Each of the entries should be retyped precisely as it appears.

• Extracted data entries

┌──

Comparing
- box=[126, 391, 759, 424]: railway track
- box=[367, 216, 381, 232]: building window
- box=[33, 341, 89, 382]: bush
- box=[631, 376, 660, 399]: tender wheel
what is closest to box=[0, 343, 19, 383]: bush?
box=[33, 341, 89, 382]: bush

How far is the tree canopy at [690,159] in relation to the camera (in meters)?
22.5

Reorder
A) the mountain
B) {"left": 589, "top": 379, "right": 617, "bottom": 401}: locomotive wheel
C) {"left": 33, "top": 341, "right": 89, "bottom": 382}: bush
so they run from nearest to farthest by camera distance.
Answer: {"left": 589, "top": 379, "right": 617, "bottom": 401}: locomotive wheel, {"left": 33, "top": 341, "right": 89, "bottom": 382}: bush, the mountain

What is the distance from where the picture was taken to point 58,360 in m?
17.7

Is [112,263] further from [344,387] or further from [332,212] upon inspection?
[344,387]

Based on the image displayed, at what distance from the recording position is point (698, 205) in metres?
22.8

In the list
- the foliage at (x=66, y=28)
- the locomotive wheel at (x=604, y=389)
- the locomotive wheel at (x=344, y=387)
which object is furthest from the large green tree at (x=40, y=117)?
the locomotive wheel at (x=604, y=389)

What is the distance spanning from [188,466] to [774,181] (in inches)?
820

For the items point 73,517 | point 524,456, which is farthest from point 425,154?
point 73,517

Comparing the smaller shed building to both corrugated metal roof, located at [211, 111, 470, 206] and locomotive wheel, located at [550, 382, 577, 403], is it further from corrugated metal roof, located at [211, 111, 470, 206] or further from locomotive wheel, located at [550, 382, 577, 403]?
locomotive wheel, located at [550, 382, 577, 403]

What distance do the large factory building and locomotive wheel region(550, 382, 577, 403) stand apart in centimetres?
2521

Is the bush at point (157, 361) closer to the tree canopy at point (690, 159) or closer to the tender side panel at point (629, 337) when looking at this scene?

└──

• RESULT FOR THIS TASK
Comparing
- box=[126, 391, 759, 424]: railway track
- box=[367, 216, 381, 232]: building window
- box=[33, 341, 89, 382]: bush
- box=[631, 376, 660, 399]: tender wheel
what is closest to box=[0, 343, 19, 383]: bush?
box=[33, 341, 89, 382]: bush

How far is the tree canopy at [690,159] in relation to the camera (in meters)?
22.5

Reorder
A) the mountain
B) {"left": 589, "top": 379, "right": 617, "bottom": 401}: locomotive wheel
C) {"left": 33, "top": 341, "right": 89, "bottom": 382}: bush
so they run from nearest to farthest by camera distance.
Answer: {"left": 589, "top": 379, "right": 617, "bottom": 401}: locomotive wheel, {"left": 33, "top": 341, "right": 89, "bottom": 382}: bush, the mountain

What is the distance from where the picture was taken to point 58,360 in m?
17.7

Is [112,263] further from [344,387] or further from [332,212] upon inspection?
[344,387]

Based on the image displayed, at what distance from the recording position is point (698, 205) in metres?
22.8

In the list
- the foliage at (x=66, y=28)
- the locomotive wheel at (x=604, y=389)
- the locomotive wheel at (x=344, y=387)
which object is furthest from the large green tree at (x=40, y=117)?
the locomotive wheel at (x=604, y=389)

What is the distance spanning from [188,466] to [774,181] (in inches)?
820

For the items point 73,517 | point 524,456, which is farthest from point 425,154?
point 73,517

Comparing the smaller shed building to both corrugated metal roof, located at [211, 111, 470, 206] and locomotive wheel, located at [550, 382, 577, 403], is it further from corrugated metal roof, located at [211, 111, 470, 206] or further from locomotive wheel, located at [550, 382, 577, 403]?
locomotive wheel, located at [550, 382, 577, 403]

What distance do the large factory building and locomotive wheel region(550, 382, 577, 403) stand apart in centimetres?
2521

Is the bush at point (157, 361) closer to the tree canopy at point (690, 159) or closer to the tender side panel at point (629, 337) when looking at this scene?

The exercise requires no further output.